- _読む文章_:
中国国防部は11月23日、東海防空識別区、即ち東シナ海における防空識別圏 (Air Defense Identification Zone:以下、ADIZと言う) の設定を発表した。これに併せて東海防空識別区航空器識別規則を公告した。これが我が国やアメリカ、韓国、台湾など関係諸国との間に軋轢が生じさせることになった。

ADIZとは何か。ADIZの設定は、航空機の発達と無縁ではない。国家は、その領土あるいは内水又は領海に対して主権を有するが、その主権はそれらの上空にも及ぶ。そして、国家を防衛することは、領土、領海、領空における主権、即ち対外的な独立性を維持することに他ならない。従って、国家は、これらに無断で侵入するものを排除する権利を有する。他方、中国も批准している国連海洋法条約では公海に関する部の第86条で、「いずれの国の排他的経済水域、領海若しくは内水又はいずれの群島国の群島水域にも含まれない海洋のすべての部分に適用する」として、それに続く第87条第1項bに「上空飛行の自由」が明記されている。さらに、第58条第1項に「すべての国は、・・・排他的経済水域において、・・・第87条に定める航行及び上空飛行の自由・・・を享有する」と定めている。また、沿岸国は、領海を航行する外国船舶に対しては軍艦を含め、無害航行権を認めなければならないが、領空についてはこの様な規定はない。

一方、航空機がジェット化し、高速になるにしたがい、領空へ侵入しようとする航空機への対応時間は極めて限られたものになってきた。このため、領空を侵犯する可能性のある針路にある飛行目標を余裕のある段階で何者であるかを確認しておくことは、国の防衛の観点から極めて重要である。ここにADIZ設定の基本的な要求があり、ADIZは当然のことながら領空の外側に設定されることになる。そこで今回の中国のADIZ設定における最初の問題点は、中国が公告した「東シナ海防空識別圏航空機識別規則(中文:東海防空識別区航空器識別規則)」の第3条でADIZを飛行する航空機は東シナ海のADIZを管理する機構またはその機構から権限を受けた機関の指令に従わなければならいとしている点が、上空飛行の自由を規定した国連海洋法条約に抵触することである。

- _やること一覧_:
1. 防空識別圏についての文章から「ADIZの設定は、航空機の発達と無縁ではない。」という一文を英語に訳してください。
2. 防空識別圏についての文章を、最後の一文のあとから書き続けてください。

- _取り出したデータ_:
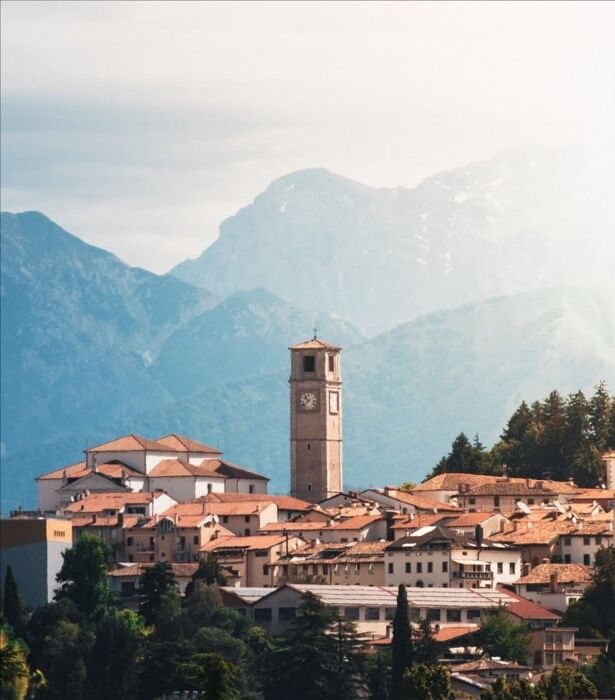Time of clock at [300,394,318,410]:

---

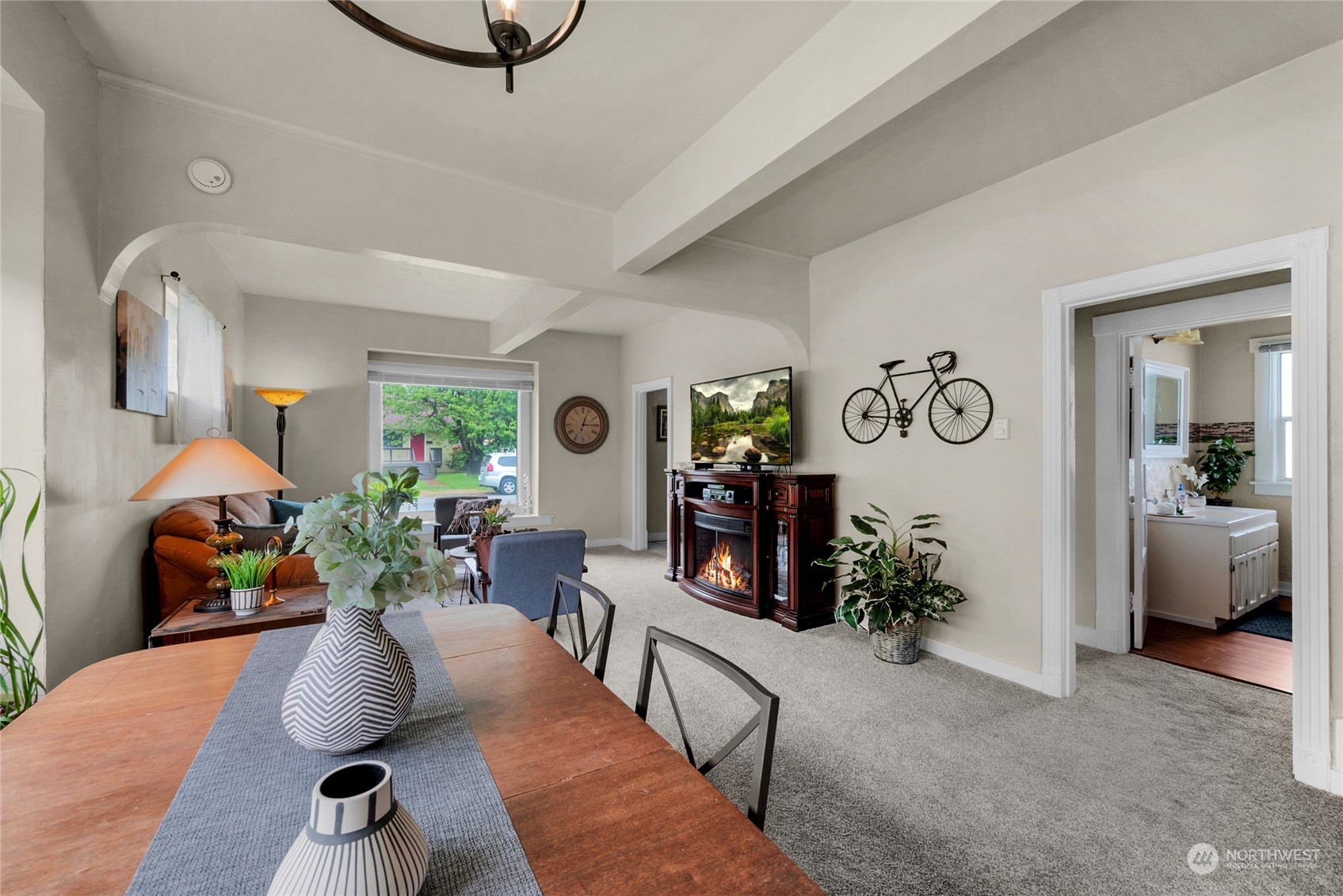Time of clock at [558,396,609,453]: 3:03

- _それぞれの答え_:
1. The establishment of an ADIZ is not unrelated to the development of aircraft.

2.
第2の問題点は、ADIZを飛行する航空器が中国の規則に従わない場合、中国軍は防御的な緊急措置を執る(中文:位于東海防空識別区飛行的航空器、・・・対不配合識別或不服従指令的航空機、中国武装力量将採取防御政緊急処置措施。)としている点である。上述のとおり中国ADIZ内とはいえ、原則、公海上空を飛行するわけであるから飛行の自由を制限し、従わない場合に軍事的対応をとることの正当性には疑問がある。もちろん、軍事的措置の内容が不明であるため単純に正当性を否定することはできない。

日本は1969年(昭和44年)に、「防空識別圏における飛行要領に関する訓令」(防衛庁訓令第36号)を制定し、この訓令第2条に防空識別圏の範囲が定められている。更に、2010年(平成22年)に与那国島周辺空域のADIZの範囲を変更する防衛省訓令が出されている。これは与那国島をほぼ二分する形で設定されていた従来のものを与那国島の領空から2カイリ(約3.7キロ)外側に設定し直したものである。その目的は、第1に「わが国の周辺を飛行する航空機の識別を容易」(傍点、筆者)にすることであり、第2に「自衛隊法第84条に規定する領空侵犯に対する措置の有効な実施に資する」とされている。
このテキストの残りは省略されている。